_Supplied passage:_
•••

Pope Francis Misses Meeting With Jewish Delegation Due to Knee Pain

The Holy Father experienced a medical flare-up.

Pope Francis delivers a homily from a wheelchair on June 5.
Pope Francis delivers a homily from a wheelchair on June 5. (photo: National Catholic Register / Vatican Media)

Pope Francis missed a meeting with a Jewish delegation on Thursday morning after experiencing a flare-up of knee pain, according to the Vatican.

“Pope Francis was unable to meet this morning on account of aggravated knee pain,” a bulletin from the Holy See Press Office said on June 30.

Cardinal Kurt Koch, the president of the Commission for Religious Relations with the Jews, represented the Pope at the interreligious meeting at the Vatican. Cardinal Koch delivered a speech that the Pope had prepared in advance for the audience with the International Jewish Committee for Interreligious Consultations.

Pope Francis’ canceled appearance comes after he had recently shown some improvement in his mobility, walking with a cane at the Mass for the Solemnity of Sts. Peter and Paul on June 29.


The Pope opted to walk with a cane during several of his public appearances this week, after primarily using a wheelchair for nearly two months due to the knee injury.

•••

[Records contained in a dataset]
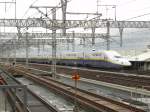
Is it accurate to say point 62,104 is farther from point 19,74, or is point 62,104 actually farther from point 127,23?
point 127,23

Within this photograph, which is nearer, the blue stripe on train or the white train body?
the white train body

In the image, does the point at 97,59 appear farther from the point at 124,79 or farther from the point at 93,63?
the point at 124,79

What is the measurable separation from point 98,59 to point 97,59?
19.0 inches

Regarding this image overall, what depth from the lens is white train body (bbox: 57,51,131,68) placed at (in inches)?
1950

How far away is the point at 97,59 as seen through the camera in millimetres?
53969

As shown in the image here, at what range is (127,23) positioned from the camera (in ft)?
221

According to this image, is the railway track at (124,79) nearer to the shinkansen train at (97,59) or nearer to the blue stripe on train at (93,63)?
the shinkansen train at (97,59)

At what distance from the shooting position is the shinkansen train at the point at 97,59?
4953 centimetres

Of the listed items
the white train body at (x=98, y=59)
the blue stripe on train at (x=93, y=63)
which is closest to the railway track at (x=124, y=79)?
the white train body at (x=98, y=59)

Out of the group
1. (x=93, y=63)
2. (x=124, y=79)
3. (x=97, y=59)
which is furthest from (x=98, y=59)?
(x=124, y=79)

•••

_Set of tasks:_
A – Answer these questions using the news report about Pope Francis' knee pain:
(i) Who stood in for the Pope at the meeting with the Jewish delegation?
(ii) What did the Pope walk with at the Mass for the Solemnity of Sts. Peter and Paul?
(iii) For about how long had the Pope mostly used a wheelchair because of his knee?
B – Continue the news report about Pope Francis' knee pain from its last sentence.

_Answers per task:_
A –
(i) Cardinal Kurt Koch
(ii) A cane
(iii) Nearly two months

B –
Pope Francis was back in a wheelchair on June 30 and received an Eastern Orthodox delegation at his residence in Casa Santa Marta rather than in the usual Apostolic Palace.

In the Pope’s prepared speech for the interreligious meeting, he stressed that “hatred and violence are incompatible with our faith in the God who is ‘merciful and gracious, slow to anger and abounding in mercy and faithfulness.’”

“In our turbulent times, it is critical that Jews and Christians encounter one another more frequently and work together in an effort to counter certain negative trends found in our Western societies: idolatry of self and of money, extreme individualism and the culture of indifference and of waste,” he said.

“We are called to bear witness together to the God of mercy and justice, who loves and cares for all persons. We can do this by drawing upon the spiritual patrimony that we in part share, a patrimony that we are responsible for preserving and understanding ever more profoundly.”

Pope Francis reiterated the Catholic Church’s commitment to oppose every form of anti-Semitism and support for preventative action through education within families, parishes and schools.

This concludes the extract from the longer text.